TEXT SEGMENT:
## START
The Hindu Kush Himalayan (HKH) region is home to 10 major river basins of Asia and covers a territory that is over 4.2 million km2 in area [1]. It is therefore not surprising that it provides critical ecosystem services such as water, food and energy that benefit and support the livelihoods of over 240 million people both within the region and in downstream areas. Of these 10 rivers, the Brahmaputra basin is one of the world’s largest and most populated, with a transboundary drainage area of 528,083 km2 [2].

2. Context

The Brahmaputra river system, including its tributaries, provides a lifeline for millions of people. On the one hand, it has sustained a plethora of ecosystems, human societies, and cultures in South Asia for thousands of years, contributing to the survival and flourishing of national economies of four basin countries. On the other hand, the river generates catastrophic floods leading to the loss of riparian landmass every year, affecting the lives and livelihoods of millions of people, and the region’s economy, infrastructure, and environment. Besides, climate change is exacerbating various natural and socioeconomic process and impacting the basin dwellers, who are expected to face more floods—initially due to accelerated melting of glaciers and consequences of drying rivers carrying less discharge [3,4] and significant changes in the water regime, and socioeconomic, agricultural, food, and energy scenarios [5,6].
To ensure the sustainability of the Brahmaputra river basin and improve the quality of lives and livelihoods of its communities, all basin countries should have relevant national-level policies, a coherent and cooperative basin-level integrated management plan, and a robust knowledge base of future scenarios built around ongoing and anticipated changes in the basin’s natural, socioeconomic, and development systems.
The Brahmaputra, which originates in the Chemayungdung glacier in the Kailash range in the south of the Tibet Autonomous Region (at a 5300 m elevation), traverses China (for a distance of 1625 km), India (for 918 km), and Bangladesh (for 337 km, where it is called Jamuna). It merges with the Ganges (Padma) and then with the Meghna in Bangladesh, and eventually flows into the Bay of Bengal. The Brahmaputra river basin (BRB) is based within China (50.5%), India (33.6%), Bangladesh (8.1%), and Bhutan (7.8%) which shows in Figure 1 [7]. The physiographic characteristics of the terrain through which the river flows change drastically, from the Tibetan Plateau to the river valleys of India, to the deltas of the Bay of Bengal in Bangladesh.
## END
PROBLEMS TO SOLVE:
1 – Please copy out the stretch of the Brahmaputra passage from "The Brahmaputra, which" through "Bengal in Bangladesh.".
2 – Report how many lines of the rows contain the string "among", with case counting, and give only the number.
These rows have no connection to the Brahmaputra passage.

Scene question records:
## START
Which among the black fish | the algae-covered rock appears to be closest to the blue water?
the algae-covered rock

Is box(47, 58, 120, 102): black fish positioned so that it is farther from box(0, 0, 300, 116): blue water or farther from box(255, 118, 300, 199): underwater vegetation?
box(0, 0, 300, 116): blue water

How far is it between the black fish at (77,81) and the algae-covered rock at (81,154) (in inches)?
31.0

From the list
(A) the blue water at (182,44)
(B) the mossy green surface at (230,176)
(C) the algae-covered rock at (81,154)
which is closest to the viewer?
## END
## START
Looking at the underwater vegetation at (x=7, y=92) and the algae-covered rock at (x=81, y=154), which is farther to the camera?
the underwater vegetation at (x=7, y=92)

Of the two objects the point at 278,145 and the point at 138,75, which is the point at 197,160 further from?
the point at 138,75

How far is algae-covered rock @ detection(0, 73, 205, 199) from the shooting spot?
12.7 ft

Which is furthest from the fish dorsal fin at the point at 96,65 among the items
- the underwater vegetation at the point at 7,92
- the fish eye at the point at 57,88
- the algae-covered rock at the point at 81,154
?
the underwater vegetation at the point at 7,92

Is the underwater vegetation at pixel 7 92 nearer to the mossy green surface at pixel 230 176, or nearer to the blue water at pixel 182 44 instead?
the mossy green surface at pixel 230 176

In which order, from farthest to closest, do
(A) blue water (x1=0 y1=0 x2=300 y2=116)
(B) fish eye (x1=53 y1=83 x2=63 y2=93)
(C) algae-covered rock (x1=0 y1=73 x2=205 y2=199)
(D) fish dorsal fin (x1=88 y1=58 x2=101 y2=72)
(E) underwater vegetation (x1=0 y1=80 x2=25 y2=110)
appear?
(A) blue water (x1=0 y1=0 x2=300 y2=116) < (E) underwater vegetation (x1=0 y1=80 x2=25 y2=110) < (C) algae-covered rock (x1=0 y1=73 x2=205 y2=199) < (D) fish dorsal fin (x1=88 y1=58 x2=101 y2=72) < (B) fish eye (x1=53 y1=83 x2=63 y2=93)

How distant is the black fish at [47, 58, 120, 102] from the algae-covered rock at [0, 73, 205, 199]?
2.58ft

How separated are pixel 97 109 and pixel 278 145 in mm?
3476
## END
RESPONSES:
1 –
The Brahmaputra, which originates in the Chemayungdung glacier in the Kailash range in the south of the Tibet Autonomous Region (at a 5300 m elevation), traverses China (for a distance of 1625 km), India (for 918 km), and Bangladesh (for 337 km, where it is called Jamuna). It merges with the Ganges (Padma) and then with the Meghna in Bangladesh, and eventually flows into the Bay of Bengal. The Brahmaputra river basin (BRB) is based within China (50.5%), India (33.6%), Bangladesh (8.1%), and Bhutan (7.8%) which shows in Figure 1 [7]. The physiographic characteristics of the terrain through which the river flows change drastically, from the Tibetan Plateau to the river valleys of India, to the deltas of the Bay of Bengal in Bangladesh.

2 – 2